Wednesday, 11 August 2010

19:45 BST - SPX Update - 60 min chart

This is the 60 min chart I've been posting since 30 July highlighting bearish signs that seemed to be appearing, warning of a potential end to the rally from the 1 July low (you'll find the most recent posting of it here) :

SPX 60 min:

These bearish signs seem finally to have played out in price action. 

However, you'll see that we've now come down to the bottom of the first area of support at 1088 which is also the lower line of the downward purple pitchfork  and the 200ma - not surprising then, with such a confluence of  support areas that today's down move has been stalling in this area for a couple of hours.

The indicators may be signalling a bounce could be due - you can see them highlighted by yellow circles: the RSI is at 30 and looking like it might turn up; the MACD histogram looks like the latest two bars have formed   higher lows; and the Slow Sto looks like its curling up from oversold levels.

These aren't necessarily buy signals (if tempted to have a punt on the long side, I'd drill down to a much smaller timeframe to find an entry with a tight stop), just perhaps warnings to be prepared for a bounce while these indicators work off their currently oversold conditions. If things are extremely bearish, they'll do that without much of a bounce in price, but its quite possible that they just stay oversold and price continues to tumble.

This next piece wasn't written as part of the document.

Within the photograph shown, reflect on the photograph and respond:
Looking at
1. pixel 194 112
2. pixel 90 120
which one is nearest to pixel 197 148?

For the moment at least, price action and internals suggest that long positions are risky. Of course, in recent weeks, things have had a habit of turning around sharply just when it looked like a new downtrend had begun, so we can't rule out a sudden turn around. 

When we do get a bounce,  much will depend on the way it behaves - if looking for further downside, we don't want any bounce to look too impulsive. Of course, any corrective bounce needs to be in 3 waves  and preferably, if today's low is wave (1) of [3], a bounce will not get too much above the 61.8% retracement level at around 1113. If its wave [4], then it has to stay below 1111.58 (the wave [1] low) and preferably it should stay around the 38.2% retracement level at about 1103.

Three wave bounces into these areas may be worth shorting given the internals, but of course, stops are vital in case the bounce turns into something more bullish. Of course, these levels will change if we drop further before any significant bounce, but you get the idea.